## RECORD LIST
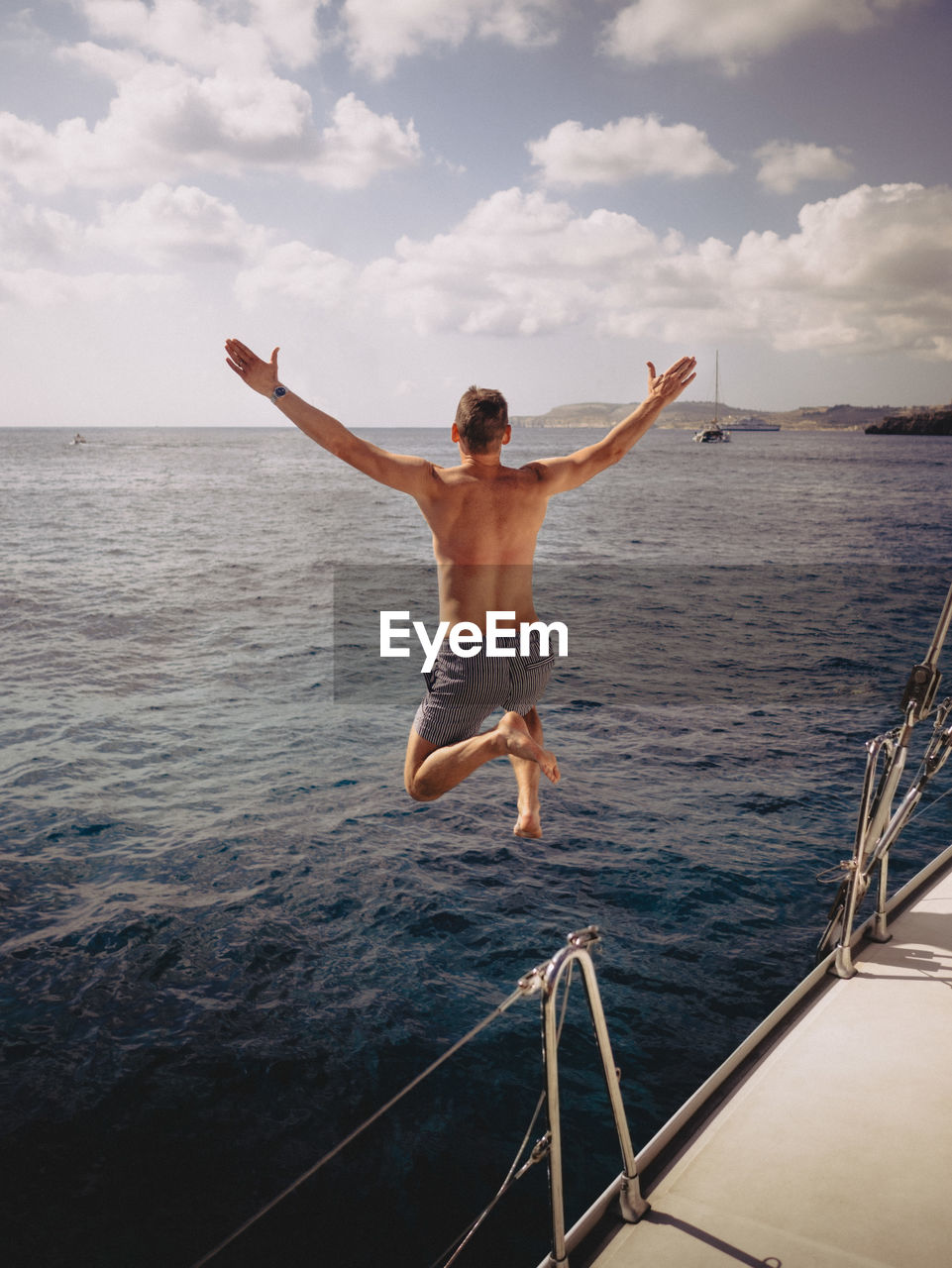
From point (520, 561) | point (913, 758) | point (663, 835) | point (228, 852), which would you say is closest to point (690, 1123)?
point (520, 561)

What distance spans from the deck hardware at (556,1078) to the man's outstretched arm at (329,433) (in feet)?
6.59

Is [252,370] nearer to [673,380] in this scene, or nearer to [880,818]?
[673,380]

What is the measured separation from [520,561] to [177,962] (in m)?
7.03

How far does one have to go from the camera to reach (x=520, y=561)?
420 centimetres

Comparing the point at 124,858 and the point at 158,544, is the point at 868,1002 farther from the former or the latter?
the point at 158,544

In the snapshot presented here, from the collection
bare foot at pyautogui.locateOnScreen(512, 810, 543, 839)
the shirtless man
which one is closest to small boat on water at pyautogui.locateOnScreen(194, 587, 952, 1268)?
bare foot at pyautogui.locateOnScreen(512, 810, 543, 839)

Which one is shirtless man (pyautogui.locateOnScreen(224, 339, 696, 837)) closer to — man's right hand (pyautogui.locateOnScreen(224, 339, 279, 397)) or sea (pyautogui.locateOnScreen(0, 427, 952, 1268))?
man's right hand (pyautogui.locateOnScreen(224, 339, 279, 397))

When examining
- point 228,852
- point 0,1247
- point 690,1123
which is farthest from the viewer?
point 228,852

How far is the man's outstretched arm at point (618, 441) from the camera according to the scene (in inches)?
165

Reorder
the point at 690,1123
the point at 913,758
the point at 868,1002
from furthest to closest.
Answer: the point at 913,758, the point at 868,1002, the point at 690,1123

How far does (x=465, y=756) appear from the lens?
4117 millimetres

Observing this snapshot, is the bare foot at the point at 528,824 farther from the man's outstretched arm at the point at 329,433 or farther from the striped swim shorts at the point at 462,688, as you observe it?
the man's outstretched arm at the point at 329,433

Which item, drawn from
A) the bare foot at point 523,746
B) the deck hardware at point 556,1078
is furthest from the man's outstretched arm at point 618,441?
the deck hardware at point 556,1078

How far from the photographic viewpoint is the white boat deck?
3.26 m
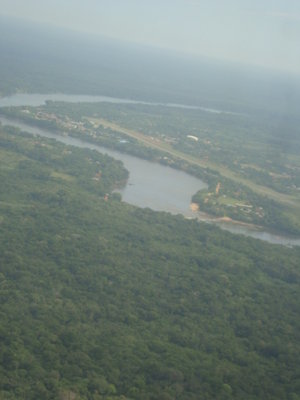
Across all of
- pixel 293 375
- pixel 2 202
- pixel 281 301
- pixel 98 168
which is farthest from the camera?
pixel 98 168

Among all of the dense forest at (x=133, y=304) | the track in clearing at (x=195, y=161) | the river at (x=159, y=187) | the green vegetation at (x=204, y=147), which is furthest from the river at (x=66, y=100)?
the dense forest at (x=133, y=304)

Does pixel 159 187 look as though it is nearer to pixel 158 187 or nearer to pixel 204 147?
pixel 158 187

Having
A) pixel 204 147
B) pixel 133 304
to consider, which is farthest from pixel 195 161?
pixel 133 304

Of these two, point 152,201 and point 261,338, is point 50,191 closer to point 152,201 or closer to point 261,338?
point 152,201

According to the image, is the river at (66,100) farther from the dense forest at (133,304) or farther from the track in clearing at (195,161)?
the dense forest at (133,304)

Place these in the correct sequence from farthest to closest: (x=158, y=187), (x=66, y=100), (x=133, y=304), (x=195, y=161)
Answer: (x=66, y=100)
(x=195, y=161)
(x=158, y=187)
(x=133, y=304)

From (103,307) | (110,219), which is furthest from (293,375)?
(110,219)

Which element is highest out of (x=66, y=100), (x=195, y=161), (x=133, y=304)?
(x=66, y=100)

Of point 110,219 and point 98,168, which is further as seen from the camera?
point 98,168
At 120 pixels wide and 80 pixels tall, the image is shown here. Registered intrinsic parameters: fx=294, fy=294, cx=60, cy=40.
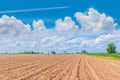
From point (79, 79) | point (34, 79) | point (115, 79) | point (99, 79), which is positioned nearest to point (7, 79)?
point (34, 79)

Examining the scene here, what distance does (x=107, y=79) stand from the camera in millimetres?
21703

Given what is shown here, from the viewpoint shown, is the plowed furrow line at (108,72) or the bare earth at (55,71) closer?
the bare earth at (55,71)

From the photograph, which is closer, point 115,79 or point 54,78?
point 54,78

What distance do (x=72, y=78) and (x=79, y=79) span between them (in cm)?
52

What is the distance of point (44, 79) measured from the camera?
1959 centimetres

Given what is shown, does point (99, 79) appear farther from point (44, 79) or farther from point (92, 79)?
point (44, 79)

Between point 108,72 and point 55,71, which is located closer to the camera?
point 55,71

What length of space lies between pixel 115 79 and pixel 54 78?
4.78 meters

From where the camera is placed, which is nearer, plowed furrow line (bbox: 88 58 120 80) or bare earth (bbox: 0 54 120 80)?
bare earth (bbox: 0 54 120 80)

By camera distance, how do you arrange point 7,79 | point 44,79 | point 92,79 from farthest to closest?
1. point 92,79
2. point 44,79
3. point 7,79

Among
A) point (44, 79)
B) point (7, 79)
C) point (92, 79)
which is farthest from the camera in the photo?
point (92, 79)

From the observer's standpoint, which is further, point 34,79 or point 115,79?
point 115,79

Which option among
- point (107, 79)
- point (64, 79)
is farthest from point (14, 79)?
point (107, 79)

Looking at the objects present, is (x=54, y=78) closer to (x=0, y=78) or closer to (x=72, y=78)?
(x=72, y=78)
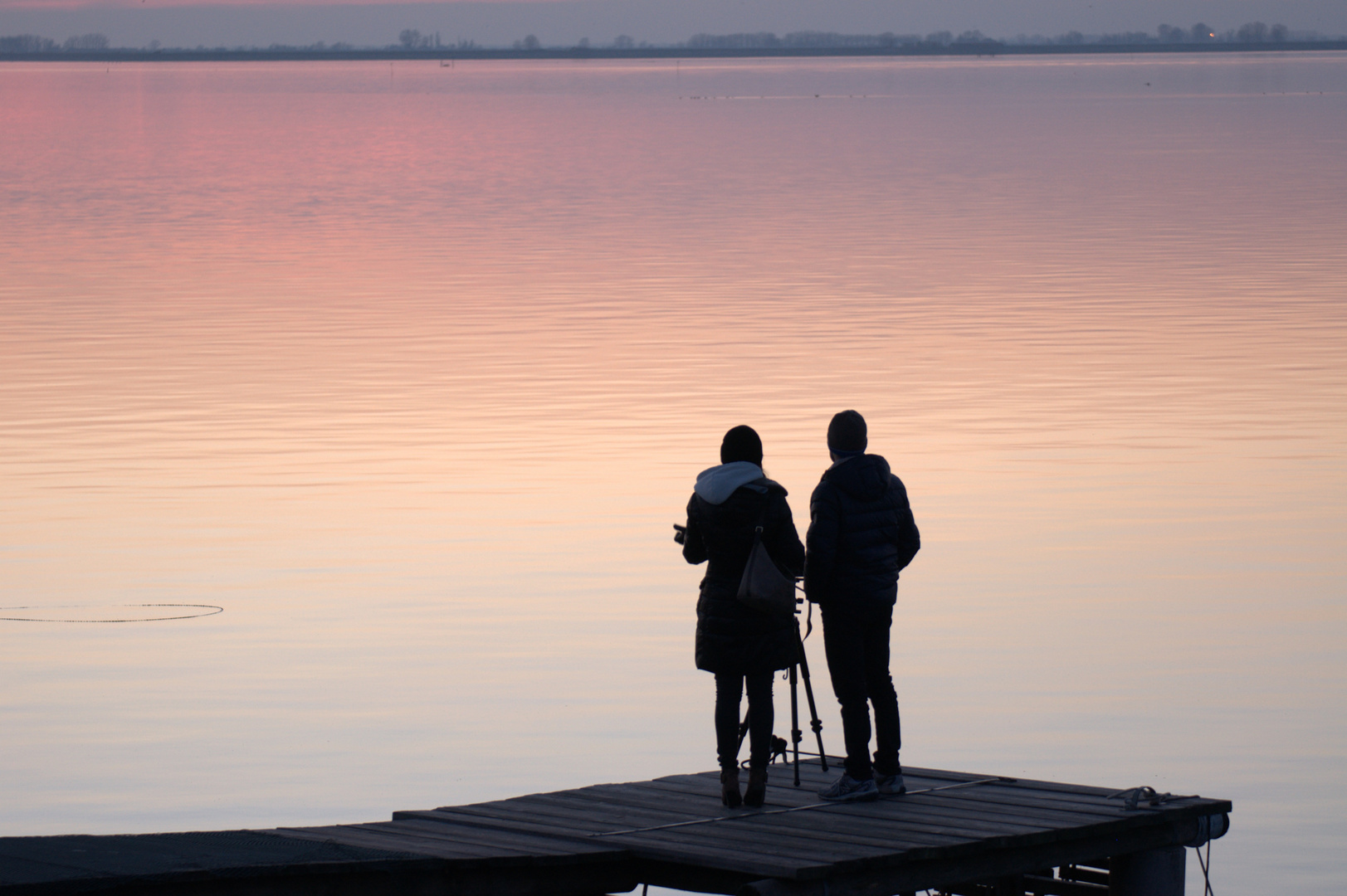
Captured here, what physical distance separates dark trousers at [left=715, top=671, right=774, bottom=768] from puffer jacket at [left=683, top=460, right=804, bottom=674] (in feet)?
0.24

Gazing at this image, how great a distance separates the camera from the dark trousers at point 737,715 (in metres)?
9.19

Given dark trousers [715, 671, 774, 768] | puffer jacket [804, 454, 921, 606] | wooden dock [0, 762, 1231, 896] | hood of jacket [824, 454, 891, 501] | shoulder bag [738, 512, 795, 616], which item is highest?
hood of jacket [824, 454, 891, 501]

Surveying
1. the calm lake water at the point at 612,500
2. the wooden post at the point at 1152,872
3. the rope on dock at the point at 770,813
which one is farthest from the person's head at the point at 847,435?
the calm lake water at the point at 612,500

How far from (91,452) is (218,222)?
1224 inches

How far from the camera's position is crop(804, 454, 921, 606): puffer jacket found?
9109 millimetres

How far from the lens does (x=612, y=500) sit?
18172mm

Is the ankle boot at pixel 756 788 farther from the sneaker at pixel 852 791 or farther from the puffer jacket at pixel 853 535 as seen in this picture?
the puffer jacket at pixel 853 535

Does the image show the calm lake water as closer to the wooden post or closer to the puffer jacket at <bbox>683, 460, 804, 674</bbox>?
the wooden post

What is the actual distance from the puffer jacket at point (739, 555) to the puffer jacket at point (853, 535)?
100mm

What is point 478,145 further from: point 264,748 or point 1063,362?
point 264,748

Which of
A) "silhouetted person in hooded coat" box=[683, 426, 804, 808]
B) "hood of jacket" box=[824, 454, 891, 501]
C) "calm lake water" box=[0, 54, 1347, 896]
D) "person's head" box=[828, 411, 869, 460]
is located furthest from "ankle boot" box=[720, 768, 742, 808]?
"calm lake water" box=[0, 54, 1347, 896]

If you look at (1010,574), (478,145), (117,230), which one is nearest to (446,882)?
(1010,574)

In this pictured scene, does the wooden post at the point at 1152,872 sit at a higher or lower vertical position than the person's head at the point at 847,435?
lower

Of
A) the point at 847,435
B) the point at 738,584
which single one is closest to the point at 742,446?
the point at 847,435
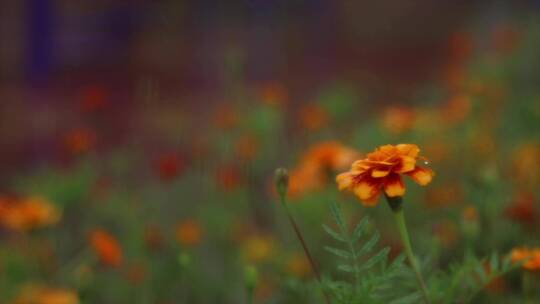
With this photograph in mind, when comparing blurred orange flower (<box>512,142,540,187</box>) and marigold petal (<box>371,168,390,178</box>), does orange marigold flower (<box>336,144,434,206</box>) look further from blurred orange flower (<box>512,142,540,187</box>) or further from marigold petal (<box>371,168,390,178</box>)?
blurred orange flower (<box>512,142,540,187</box>)

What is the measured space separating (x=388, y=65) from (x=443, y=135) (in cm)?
273

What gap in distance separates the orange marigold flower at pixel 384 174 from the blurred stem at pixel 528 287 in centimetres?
34

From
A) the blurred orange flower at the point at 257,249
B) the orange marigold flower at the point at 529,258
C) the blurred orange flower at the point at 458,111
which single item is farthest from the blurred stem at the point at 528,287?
the blurred orange flower at the point at 458,111

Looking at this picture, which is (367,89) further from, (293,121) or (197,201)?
(197,201)

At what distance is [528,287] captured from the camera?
1.16m

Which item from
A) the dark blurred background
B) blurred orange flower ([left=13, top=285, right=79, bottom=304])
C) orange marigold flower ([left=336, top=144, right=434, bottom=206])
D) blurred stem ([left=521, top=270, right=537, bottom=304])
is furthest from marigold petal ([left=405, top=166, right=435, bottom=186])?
the dark blurred background

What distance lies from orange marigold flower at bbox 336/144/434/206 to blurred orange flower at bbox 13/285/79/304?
36.9 inches

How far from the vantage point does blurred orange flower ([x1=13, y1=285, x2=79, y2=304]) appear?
167 cm

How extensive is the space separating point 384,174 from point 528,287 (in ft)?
1.51

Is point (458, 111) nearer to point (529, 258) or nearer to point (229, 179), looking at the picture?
point (229, 179)

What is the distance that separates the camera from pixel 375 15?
5855 millimetres

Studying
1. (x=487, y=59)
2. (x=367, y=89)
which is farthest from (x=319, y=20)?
(x=487, y=59)

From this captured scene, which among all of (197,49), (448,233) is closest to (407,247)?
(448,233)

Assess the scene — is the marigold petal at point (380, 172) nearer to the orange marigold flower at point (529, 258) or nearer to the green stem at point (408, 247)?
the green stem at point (408, 247)
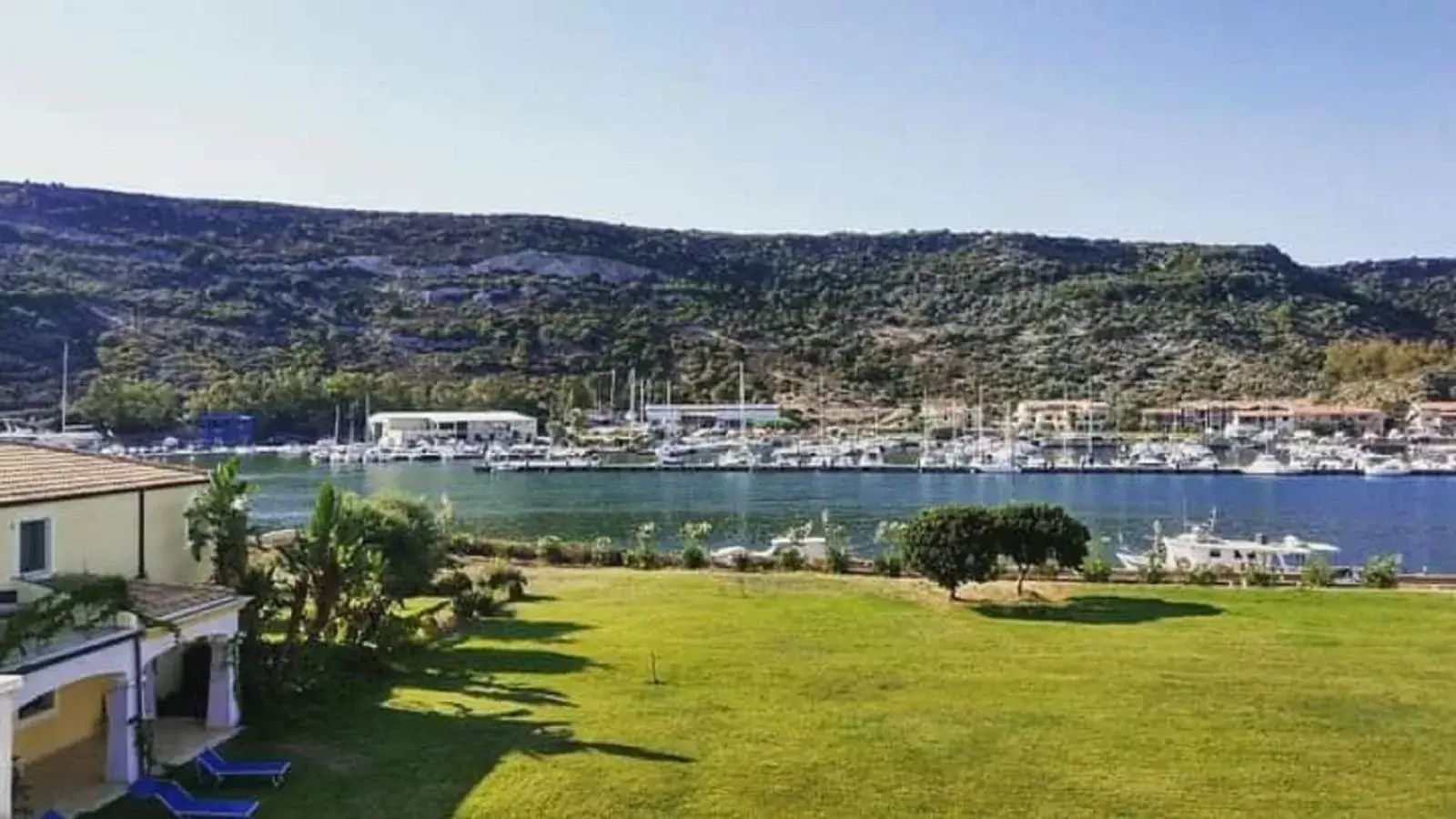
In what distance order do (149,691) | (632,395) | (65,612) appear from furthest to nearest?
(632,395) → (149,691) → (65,612)

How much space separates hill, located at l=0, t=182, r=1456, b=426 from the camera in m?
134

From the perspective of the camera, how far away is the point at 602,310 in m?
164

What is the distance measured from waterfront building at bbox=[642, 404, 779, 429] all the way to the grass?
107 meters

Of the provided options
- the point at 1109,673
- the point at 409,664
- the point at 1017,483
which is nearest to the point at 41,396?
the point at 1017,483

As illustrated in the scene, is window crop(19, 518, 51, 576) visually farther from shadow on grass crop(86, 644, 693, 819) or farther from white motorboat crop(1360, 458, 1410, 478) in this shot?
white motorboat crop(1360, 458, 1410, 478)

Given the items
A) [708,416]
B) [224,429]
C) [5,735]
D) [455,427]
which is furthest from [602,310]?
[5,735]

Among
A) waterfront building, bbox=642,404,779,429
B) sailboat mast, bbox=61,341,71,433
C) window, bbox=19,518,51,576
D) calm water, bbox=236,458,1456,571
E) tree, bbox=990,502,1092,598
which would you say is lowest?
calm water, bbox=236,458,1456,571

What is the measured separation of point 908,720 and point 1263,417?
120m

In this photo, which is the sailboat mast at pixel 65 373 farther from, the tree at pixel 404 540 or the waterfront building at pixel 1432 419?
the waterfront building at pixel 1432 419

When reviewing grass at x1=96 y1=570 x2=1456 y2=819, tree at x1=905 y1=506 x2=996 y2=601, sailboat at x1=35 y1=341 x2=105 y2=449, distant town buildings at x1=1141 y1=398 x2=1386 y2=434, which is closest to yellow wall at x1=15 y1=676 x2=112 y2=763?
grass at x1=96 y1=570 x2=1456 y2=819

## WHAT THE EXERCISE ASKS
Only the lines from the one with "Given the items" through the end of the material are wanted; copy them exactly, both ends included.

## SOLUTION TO THIS TASK
Given the items
A) [708,416]
B) [224,429]
C) [5,735]
D) [455,427]
which is furthest from [602,310]?
[5,735]

Among
A) waterfront building, bbox=642,404,779,429
B) sailboat mast, bbox=61,341,71,433
C) window, bbox=19,518,51,576
D) calm water, bbox=236,458,1456,571
E) tree, bbox=990,502,1092,598
which would you say is lowest?
calm water, bbox=236,458,1456,571

What is the measured separation of point 908,720 and point 1263,417?
120m

In this photo, which is the sailboat mast at pixel 65 373 farther from, the tree at pixel 404 540 or the waterfront building at pixel 1432 419?
the waterfront building at pixel 1432 419

When reviewing grass at x1=96 y1=570 x2=1456 y2=819, tree at x1=905 y1=506 x2=996 y2=601, sailboat at x1=35 y1=341 x2=105 y2=449, distant town buildings at x1=1141 y1=398 x2=1386 y2=434, which is closest to yellow wall at x1=15 y1=676 x2=112 y2=763?
grass at x1=96 y1=570 x2=1456 y2=819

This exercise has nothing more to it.